A US president becomes a “lame duck” if he has missed his re-election or is at the end of his last term of office.

And because the elections always take place in November, but the transfer of power only on January 20th, the so-called

lame duck period

is inevitable

.

more on the subject

Failed US candidates: How to lose with dignityBy Christoph Gunkel, Katja Iken and Jochen Leffers

During this time, a president still has all the formal powers.

However, it is considered improper to take full advantage of them: the successor can collect all decisions again.

This lame duck time in the USA lasted a full four months until 1933.

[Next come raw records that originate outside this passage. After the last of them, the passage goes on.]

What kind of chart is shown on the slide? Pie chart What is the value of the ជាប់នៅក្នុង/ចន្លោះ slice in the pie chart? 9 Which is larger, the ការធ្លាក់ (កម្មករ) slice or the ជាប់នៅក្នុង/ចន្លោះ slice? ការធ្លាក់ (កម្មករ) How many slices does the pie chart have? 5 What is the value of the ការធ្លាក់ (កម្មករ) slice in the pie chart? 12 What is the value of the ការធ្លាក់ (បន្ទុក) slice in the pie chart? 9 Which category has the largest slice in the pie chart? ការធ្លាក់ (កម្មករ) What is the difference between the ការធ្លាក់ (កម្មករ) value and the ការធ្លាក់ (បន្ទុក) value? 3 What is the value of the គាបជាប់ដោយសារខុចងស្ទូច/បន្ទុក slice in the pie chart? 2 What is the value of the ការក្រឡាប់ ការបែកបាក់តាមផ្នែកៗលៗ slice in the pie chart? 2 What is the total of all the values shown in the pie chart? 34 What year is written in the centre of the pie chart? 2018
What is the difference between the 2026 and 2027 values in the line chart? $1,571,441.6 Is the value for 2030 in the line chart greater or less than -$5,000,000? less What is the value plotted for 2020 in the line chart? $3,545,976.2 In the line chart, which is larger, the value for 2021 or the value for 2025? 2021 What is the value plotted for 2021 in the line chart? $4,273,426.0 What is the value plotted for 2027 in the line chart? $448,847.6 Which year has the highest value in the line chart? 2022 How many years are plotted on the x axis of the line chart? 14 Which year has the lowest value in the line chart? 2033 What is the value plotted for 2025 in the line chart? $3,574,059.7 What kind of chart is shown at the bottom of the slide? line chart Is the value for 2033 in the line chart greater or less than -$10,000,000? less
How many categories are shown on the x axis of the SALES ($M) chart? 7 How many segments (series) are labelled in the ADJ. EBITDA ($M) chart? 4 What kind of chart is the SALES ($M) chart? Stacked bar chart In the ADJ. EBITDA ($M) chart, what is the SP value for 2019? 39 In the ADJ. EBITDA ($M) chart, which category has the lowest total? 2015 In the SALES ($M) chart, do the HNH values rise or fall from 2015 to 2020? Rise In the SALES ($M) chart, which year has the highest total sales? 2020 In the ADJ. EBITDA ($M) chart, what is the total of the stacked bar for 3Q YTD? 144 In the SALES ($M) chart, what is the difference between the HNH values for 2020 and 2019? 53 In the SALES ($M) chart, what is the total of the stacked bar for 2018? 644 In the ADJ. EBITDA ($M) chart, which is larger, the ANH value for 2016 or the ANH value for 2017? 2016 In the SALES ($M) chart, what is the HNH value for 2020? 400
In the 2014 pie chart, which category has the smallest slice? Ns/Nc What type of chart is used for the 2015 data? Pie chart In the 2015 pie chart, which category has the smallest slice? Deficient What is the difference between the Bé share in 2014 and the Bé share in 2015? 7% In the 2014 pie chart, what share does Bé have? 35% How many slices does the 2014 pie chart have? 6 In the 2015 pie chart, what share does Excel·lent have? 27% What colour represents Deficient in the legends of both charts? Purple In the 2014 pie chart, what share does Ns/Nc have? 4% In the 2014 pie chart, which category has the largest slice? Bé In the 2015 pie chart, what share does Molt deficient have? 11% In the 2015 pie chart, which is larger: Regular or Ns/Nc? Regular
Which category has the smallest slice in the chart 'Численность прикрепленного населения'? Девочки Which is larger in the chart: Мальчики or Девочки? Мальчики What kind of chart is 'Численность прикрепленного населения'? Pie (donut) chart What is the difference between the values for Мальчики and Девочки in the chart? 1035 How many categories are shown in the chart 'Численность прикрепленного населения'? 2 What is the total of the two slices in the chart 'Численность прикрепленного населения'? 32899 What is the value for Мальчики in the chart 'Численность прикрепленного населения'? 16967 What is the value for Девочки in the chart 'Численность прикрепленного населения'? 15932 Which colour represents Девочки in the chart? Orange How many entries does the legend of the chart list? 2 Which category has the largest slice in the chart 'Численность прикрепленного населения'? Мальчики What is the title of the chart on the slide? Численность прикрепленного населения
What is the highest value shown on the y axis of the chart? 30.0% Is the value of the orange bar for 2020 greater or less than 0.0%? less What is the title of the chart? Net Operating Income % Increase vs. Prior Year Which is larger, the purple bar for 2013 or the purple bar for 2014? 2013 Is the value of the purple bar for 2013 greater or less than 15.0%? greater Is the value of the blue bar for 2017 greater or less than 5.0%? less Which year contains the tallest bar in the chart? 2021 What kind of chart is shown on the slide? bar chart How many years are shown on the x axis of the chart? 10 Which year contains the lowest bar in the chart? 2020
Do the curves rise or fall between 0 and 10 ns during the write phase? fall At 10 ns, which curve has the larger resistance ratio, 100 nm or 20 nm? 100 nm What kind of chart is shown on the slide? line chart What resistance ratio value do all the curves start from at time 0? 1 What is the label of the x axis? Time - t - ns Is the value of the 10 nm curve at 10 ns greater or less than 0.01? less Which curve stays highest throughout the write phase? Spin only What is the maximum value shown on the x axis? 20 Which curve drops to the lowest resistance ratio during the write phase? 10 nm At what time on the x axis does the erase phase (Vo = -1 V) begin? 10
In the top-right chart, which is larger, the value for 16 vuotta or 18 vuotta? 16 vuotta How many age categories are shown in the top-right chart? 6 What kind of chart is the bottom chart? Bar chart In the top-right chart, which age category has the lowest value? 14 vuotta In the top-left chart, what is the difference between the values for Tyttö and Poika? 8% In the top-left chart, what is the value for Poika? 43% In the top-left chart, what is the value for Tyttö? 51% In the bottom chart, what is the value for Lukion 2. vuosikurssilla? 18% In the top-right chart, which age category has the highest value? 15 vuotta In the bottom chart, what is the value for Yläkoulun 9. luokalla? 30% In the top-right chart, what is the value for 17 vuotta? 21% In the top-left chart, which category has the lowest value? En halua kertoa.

An excruciatingly long period of political paralysis was found, and it was shortened to the duration customary today - with the 20th Amendment, popularly known as the "Lame Duck Constitutional Addition".

In this sense, the "lame duck" made it into the German language from the end of the 1980s.

The dubious honor of being the first politician to wear this label was probably bestowed on the FDP politician Otto Graf Lambsdorff.

Despite conviction for his role in the Flick party donation affair, he became party chairman in 1988.

Two years later, his rival Jürgen Möllemann told the press that Lambsdorff would leave it at one term and that he himself would take over the FDP federal chairmanship in 1993, or at least strive to do so.

From then on, Lambsdorff was considered to be discontinued.

Since then, politicians beyond their zenith have been regularly named lame duck in Germany - including Angela Merkel, of course, since she announced the end of her term of office in 2018.

This becomes a loud accusation when a weakness in enforcement reveals the dying influence: since Germany has been staggering through the pandemic, this can be clearly observed.